Estilos de Vida # 647
Tamal: Una herencia precolombina
La palabra viene del vocablo náhualt “tamalli” que significa envuelto con cuidado

Garret Britton /Para EF
Tamal, la palabra con que nosotros llamamos a ese platillo, preparado con masa de maíz bien aliñada, con múltiples rellenos y que se envuelve en hojas variadas, proviene de “tamalli”, que en náhuatl significa envuelto con cuidado.
Es sin duda alguna uno de los platillos de origen prehispánico de mayor difusión y permanencia, ya que se ha determinado que tiene al menos 20 siglos de existencia.

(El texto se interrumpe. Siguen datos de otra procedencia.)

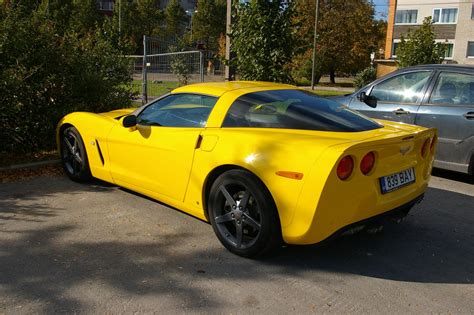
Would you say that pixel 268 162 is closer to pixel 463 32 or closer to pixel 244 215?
pixel 244 215

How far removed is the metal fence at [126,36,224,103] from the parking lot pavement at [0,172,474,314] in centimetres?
997

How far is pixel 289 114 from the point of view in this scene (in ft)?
12.9

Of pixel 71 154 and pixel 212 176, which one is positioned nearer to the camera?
pixel 212 176

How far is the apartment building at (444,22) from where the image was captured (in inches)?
1822

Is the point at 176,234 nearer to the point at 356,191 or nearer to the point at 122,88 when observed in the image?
the point at 356,191

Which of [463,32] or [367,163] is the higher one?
[463,32]

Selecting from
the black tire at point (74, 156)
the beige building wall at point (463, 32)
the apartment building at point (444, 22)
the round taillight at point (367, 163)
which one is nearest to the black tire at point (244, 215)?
the round taillight at point (367, 163)

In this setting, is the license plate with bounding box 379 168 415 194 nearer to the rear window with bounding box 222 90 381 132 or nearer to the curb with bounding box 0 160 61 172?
the rear window with bounding box 222 90 381 132

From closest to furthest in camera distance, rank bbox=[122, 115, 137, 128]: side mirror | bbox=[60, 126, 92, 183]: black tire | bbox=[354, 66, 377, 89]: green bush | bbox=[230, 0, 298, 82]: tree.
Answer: bbox=[122, 115, 137, 128]: side mirror, bbox=[60, 126, 92, 183]: black tire, bbox=[230, 0, 298, 82]: tree, bbox=[354, 66, 377, 89]: green bush

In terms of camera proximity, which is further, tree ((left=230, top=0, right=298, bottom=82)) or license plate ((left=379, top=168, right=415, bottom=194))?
tree ((left=230, top=0, right=298, bottom=82))

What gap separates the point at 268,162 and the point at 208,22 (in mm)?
67086

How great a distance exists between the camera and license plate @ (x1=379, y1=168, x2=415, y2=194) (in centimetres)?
354

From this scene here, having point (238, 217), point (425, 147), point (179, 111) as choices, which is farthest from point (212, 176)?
point (425, 147)

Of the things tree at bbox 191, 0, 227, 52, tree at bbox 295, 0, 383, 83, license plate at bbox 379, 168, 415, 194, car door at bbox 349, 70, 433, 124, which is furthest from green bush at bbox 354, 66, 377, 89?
tree at bbox 191, 0, 227, 52
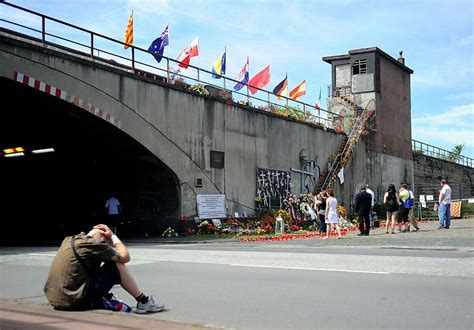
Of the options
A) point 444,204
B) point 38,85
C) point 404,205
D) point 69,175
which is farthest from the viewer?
point 69,175

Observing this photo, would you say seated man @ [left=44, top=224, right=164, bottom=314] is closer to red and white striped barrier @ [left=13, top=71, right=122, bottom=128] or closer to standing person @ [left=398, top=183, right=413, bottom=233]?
red and white striped barrier @ [left=13, top=71, right=122, bottom=128]

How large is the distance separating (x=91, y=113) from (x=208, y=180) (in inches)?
274

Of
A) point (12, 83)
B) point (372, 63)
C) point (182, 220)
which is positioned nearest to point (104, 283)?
point (12, 83)

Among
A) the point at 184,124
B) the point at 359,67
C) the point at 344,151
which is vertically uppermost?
the point at 359,67

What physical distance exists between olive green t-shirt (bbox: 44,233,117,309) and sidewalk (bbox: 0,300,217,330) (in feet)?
0.61

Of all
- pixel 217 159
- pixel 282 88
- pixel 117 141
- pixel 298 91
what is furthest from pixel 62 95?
pixel 298 91

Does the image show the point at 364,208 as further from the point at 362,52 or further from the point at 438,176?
the point at 438,176

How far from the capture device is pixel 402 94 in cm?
4247

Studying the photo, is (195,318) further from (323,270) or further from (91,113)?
(91,113)

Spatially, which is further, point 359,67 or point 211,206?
point 359,67

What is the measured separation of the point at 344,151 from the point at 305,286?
92.2ft

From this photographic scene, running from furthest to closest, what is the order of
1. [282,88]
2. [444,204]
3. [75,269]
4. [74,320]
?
1. [282,88]
2. [444,204]
3. [75,269]
4. [74,320]

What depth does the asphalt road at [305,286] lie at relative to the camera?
6645 millimetres

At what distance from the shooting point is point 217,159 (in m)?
26.5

En su “Historia general de las cosas de la Nueva España”, recopilación en doce tomos de costumbres, mitos y leyendas aztecas, fray Bernardino de Sahagún fue el europeo que primero dejó constancia de la larga lista de tamales que se vendían en los mercados aztecas y de los aliños y rellenos distintos de los que se consumían en los banquetes de Moctezuma y en diversos festejos y conmemoraciones.
De allí irradió la costumbre a los pueblos bajo su dominio e influencia. En cuanto al mundo maya, eran un alimento de consumo frecuente, como lo prueban las fuentes arqueológicas e históricas.
Los especialistas señalan que en un principio fue un alimento ritual, de ofrenda a los antiguos dioses indígenas. Esta importante función, vigente aún de manera evidente en algunos pueblos y celebraciones, explica asimismo la constancia de su uso en las festividades navideñas. En la región centroamericana se comen tamales durante todo el año, pero los que se consumen para las fiestas navideñas y la Cuaresma están especialmente posicionados en el imaginario colectivo, como elementos rituales del convivio y la conmemoración.
Tamales...y tamales
Sus múltiples variantes desmienten a quienes han insistido en que la cocina precolombina de la gente del pueblo carecía de variedad; incluso en la misma olla podían cocerse tamales distintos. Entonces, como ahora, para reconocerlos las cocineras usaban un código de amarras: fibras de plantas de colores distintos o trozos de tela. Lejos de disminuir en estos siglos que siguieron a la conquista española, la lista de tamales se ha incrementado.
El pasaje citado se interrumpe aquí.